INPUT ROWS

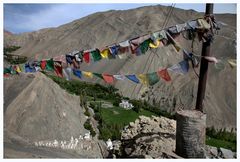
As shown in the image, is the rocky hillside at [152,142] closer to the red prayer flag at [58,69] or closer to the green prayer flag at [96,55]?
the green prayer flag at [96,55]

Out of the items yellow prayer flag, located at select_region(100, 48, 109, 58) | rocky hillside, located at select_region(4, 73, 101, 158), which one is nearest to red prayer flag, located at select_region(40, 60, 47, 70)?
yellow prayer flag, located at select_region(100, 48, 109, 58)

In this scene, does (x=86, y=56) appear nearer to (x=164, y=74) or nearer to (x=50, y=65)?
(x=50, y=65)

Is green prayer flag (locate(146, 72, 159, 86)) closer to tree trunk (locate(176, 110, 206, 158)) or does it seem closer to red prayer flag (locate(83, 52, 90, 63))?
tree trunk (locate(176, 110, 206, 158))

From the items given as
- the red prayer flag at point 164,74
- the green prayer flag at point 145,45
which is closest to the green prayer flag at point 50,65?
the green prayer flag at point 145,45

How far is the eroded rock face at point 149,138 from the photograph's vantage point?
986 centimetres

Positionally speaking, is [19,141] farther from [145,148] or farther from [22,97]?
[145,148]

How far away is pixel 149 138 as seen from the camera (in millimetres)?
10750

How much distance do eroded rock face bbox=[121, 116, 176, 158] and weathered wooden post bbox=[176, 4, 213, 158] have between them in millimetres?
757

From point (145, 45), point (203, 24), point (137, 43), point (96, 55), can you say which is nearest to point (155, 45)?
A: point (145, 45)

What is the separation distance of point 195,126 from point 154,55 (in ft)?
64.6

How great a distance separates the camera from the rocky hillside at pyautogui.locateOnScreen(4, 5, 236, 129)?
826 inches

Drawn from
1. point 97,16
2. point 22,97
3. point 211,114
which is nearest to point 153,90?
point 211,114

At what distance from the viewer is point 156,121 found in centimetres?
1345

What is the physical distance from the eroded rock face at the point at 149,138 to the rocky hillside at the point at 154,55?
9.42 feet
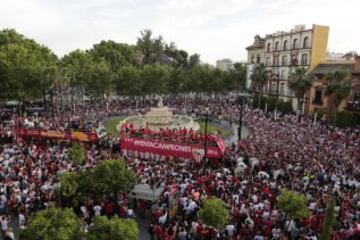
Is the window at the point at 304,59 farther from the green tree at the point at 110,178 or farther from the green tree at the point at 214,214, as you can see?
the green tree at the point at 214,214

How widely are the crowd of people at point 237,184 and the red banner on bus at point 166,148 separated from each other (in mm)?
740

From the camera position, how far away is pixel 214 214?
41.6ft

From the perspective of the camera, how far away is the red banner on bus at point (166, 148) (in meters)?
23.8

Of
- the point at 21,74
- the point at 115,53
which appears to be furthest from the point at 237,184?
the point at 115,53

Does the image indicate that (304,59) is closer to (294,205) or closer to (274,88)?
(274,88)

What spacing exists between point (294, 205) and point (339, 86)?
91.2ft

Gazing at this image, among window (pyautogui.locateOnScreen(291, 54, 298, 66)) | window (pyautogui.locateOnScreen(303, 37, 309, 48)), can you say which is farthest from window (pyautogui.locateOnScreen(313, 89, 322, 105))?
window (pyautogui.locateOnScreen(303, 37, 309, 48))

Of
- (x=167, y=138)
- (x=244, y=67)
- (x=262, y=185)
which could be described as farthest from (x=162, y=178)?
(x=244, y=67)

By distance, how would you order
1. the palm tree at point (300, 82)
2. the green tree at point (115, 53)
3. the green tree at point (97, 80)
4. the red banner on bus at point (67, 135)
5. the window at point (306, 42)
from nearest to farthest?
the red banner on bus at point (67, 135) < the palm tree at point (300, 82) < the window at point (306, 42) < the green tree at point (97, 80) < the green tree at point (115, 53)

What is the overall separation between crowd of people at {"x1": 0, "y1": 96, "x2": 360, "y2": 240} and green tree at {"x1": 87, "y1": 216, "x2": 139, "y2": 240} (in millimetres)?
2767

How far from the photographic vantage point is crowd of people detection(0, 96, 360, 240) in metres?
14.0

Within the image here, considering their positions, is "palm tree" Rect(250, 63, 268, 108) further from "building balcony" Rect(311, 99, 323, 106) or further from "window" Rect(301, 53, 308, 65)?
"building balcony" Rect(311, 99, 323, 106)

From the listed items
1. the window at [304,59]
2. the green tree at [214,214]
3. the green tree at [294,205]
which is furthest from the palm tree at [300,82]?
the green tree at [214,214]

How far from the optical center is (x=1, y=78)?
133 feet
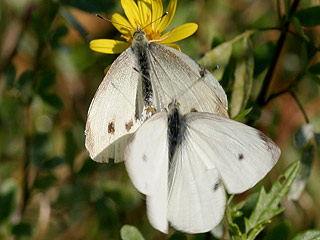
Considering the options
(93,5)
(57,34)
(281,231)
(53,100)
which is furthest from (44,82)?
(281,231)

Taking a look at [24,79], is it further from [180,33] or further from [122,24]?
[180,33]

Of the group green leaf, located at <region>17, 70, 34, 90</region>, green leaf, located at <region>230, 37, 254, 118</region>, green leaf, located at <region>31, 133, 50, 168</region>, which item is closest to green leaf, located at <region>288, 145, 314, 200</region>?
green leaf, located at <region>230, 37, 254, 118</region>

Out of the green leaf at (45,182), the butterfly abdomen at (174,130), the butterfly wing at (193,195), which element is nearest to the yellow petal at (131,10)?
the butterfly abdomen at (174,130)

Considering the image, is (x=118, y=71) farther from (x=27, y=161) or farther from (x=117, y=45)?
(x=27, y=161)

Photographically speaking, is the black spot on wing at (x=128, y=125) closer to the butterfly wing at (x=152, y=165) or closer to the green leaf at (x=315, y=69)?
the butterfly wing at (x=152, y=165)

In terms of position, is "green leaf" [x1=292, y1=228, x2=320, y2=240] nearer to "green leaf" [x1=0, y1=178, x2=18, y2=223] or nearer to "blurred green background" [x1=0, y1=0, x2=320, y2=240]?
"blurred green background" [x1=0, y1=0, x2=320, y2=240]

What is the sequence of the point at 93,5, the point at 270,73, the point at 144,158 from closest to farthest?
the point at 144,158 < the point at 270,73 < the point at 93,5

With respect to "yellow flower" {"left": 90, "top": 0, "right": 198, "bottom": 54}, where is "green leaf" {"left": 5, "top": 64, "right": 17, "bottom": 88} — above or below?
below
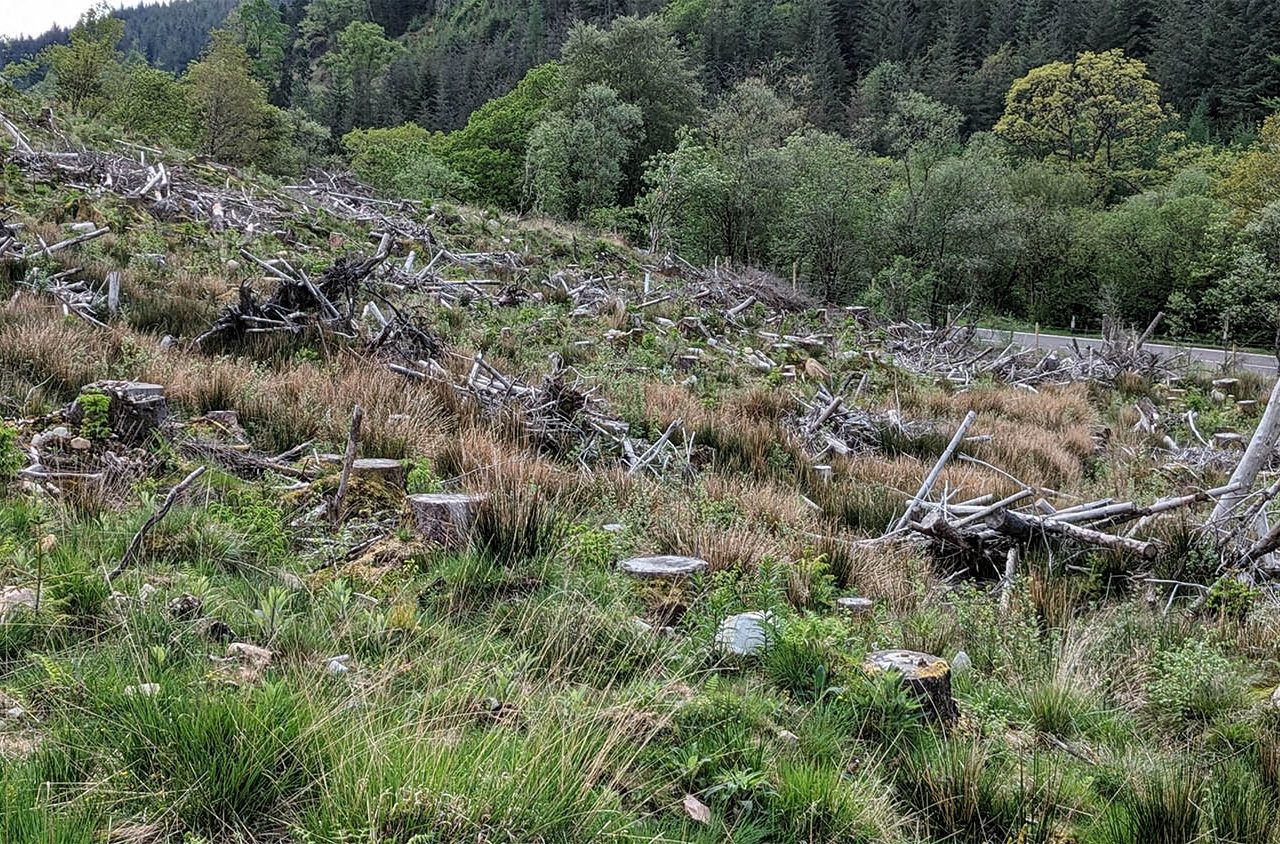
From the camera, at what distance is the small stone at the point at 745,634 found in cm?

==

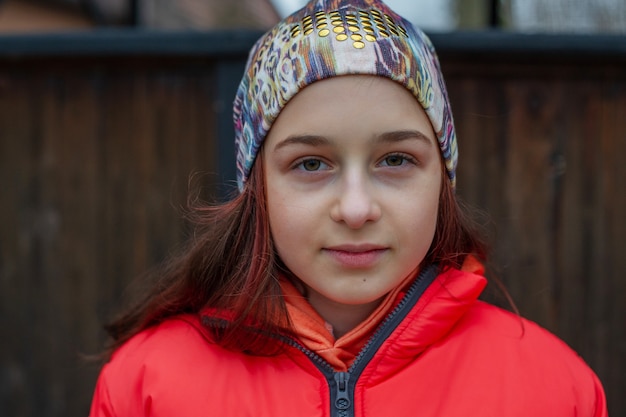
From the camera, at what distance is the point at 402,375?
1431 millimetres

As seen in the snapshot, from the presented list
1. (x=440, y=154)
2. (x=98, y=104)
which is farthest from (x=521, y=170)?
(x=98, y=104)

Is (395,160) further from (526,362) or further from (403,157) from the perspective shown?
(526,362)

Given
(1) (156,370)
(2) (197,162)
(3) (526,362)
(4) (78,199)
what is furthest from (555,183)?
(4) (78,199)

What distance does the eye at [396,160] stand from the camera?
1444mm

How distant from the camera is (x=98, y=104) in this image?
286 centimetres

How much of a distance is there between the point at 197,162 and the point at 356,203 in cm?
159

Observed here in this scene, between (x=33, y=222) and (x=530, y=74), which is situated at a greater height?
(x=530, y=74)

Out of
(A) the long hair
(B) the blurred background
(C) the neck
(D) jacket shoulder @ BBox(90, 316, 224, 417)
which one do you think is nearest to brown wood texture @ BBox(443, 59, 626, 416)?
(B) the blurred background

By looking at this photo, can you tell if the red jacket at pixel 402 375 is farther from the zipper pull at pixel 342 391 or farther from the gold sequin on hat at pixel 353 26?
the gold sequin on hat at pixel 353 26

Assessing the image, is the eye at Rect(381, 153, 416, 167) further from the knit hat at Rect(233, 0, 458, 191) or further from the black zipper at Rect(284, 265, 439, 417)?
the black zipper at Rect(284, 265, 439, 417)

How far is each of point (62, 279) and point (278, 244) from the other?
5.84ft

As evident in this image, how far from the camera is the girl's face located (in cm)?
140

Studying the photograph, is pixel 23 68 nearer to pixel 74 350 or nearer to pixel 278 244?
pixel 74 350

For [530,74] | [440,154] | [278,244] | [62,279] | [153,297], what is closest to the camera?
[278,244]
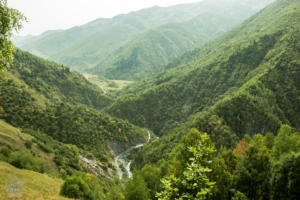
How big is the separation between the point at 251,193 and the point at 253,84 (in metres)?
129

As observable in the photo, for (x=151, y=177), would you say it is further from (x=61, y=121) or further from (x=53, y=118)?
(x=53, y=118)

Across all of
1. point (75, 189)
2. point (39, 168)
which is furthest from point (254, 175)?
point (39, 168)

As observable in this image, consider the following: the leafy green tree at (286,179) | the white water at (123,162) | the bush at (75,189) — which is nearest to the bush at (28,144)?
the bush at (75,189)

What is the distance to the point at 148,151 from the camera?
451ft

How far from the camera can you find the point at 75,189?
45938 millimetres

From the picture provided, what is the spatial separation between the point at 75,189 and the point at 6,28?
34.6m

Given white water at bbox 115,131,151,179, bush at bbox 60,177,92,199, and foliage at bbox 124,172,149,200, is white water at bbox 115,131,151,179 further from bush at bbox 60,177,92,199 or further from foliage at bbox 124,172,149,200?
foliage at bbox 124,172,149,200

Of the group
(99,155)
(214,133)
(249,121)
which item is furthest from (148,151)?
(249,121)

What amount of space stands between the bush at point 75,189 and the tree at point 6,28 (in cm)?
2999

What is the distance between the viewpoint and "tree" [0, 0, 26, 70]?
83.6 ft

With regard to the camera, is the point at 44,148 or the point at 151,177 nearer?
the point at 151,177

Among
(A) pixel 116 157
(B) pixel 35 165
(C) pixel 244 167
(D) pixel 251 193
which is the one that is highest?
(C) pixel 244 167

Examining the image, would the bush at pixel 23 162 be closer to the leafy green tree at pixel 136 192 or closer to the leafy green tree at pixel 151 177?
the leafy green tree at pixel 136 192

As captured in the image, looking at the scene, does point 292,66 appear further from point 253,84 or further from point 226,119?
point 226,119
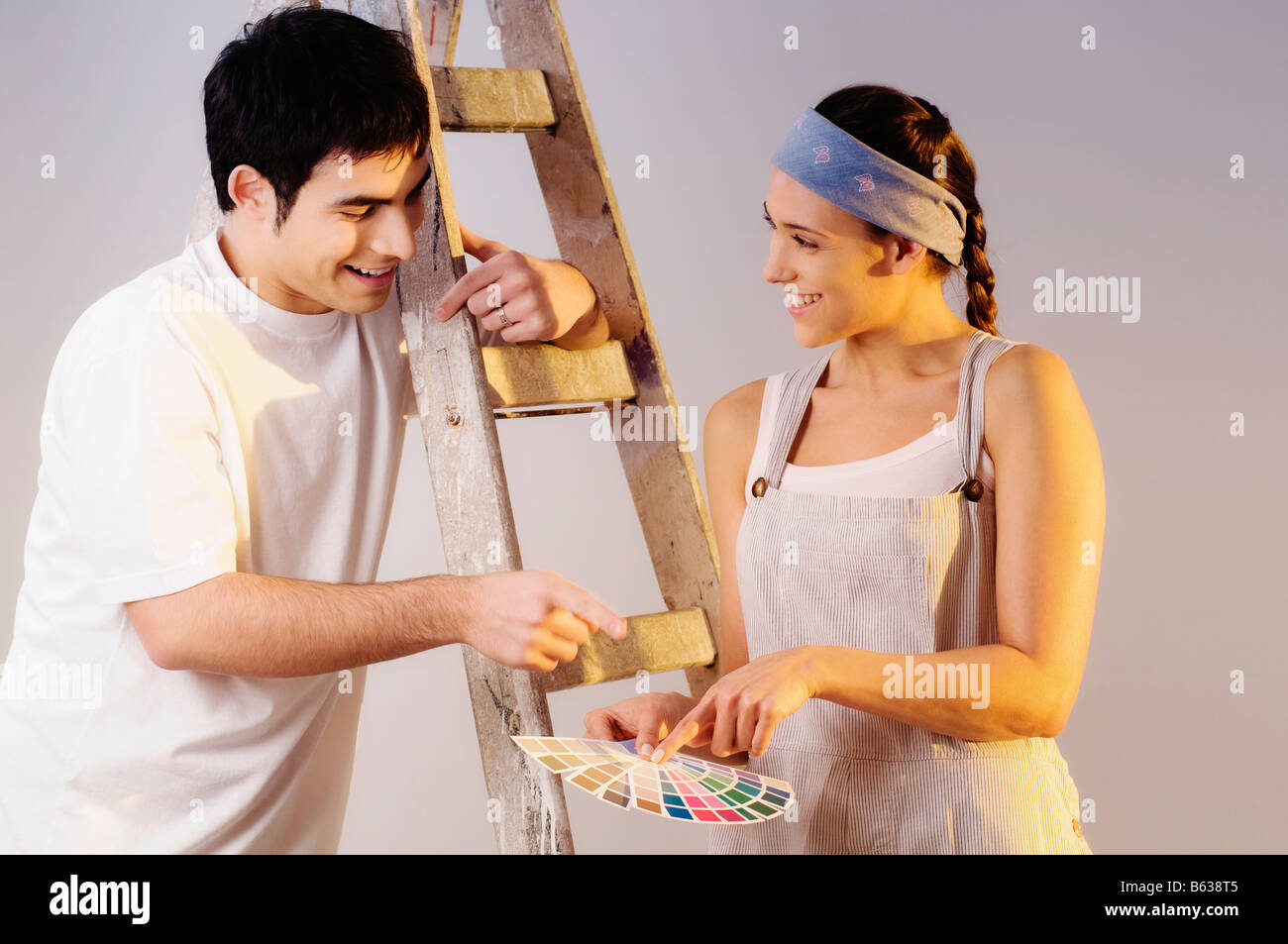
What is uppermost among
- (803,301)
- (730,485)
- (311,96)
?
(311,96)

--

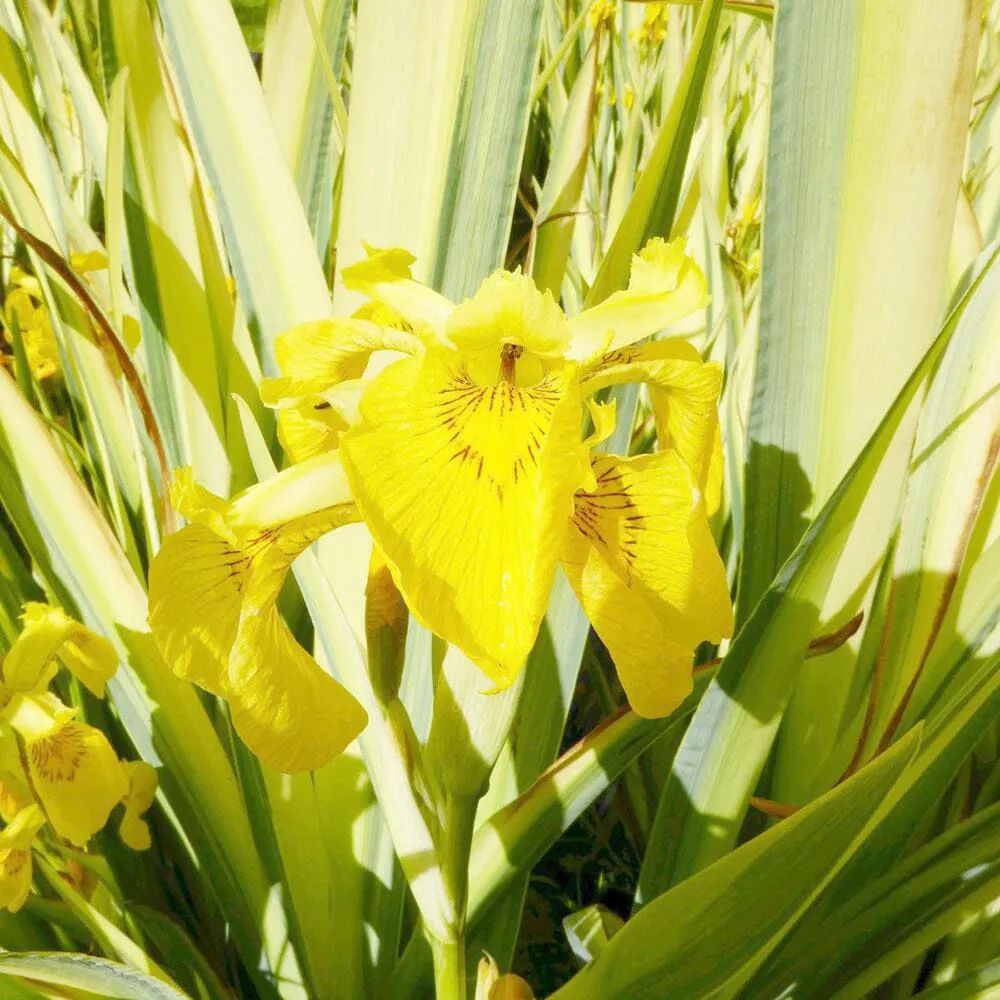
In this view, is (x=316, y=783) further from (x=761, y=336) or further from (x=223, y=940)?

GIVEN REQUEST
Copy out the material above exactly, starting with the line that contains "From the items given as" and ending with the line that contains "A: point (145, 45)", both lines included.

FINAL RESULT
From the items given as
- the red prayer flag at point 164,74
- the green prayer flag at point 145,45
which is closest to the green prayer flag at point 50,65?
the green prayer flag at point 145,45

How far is the eroded rock face at point 149,138 from the photograph's vantage point?
986 centimetres

Positionally speaking, is [19,141] farther from [145,148] or farther from [22,97]?
[145,148]

How far away is pixel 149 138 as seen from the camera (in millimetres)?
10750

How much distance do eroded rock face bbox=[121, 116, 176, 158] and weathered wooden post bbox=[176, 4, 213, 158] have between them in millimetres?
757

From point (145, 45), point (203, 24), point (137, 43), point (96, 55), can you say which is nearest to point (155, 45)?
A: point (145, 45)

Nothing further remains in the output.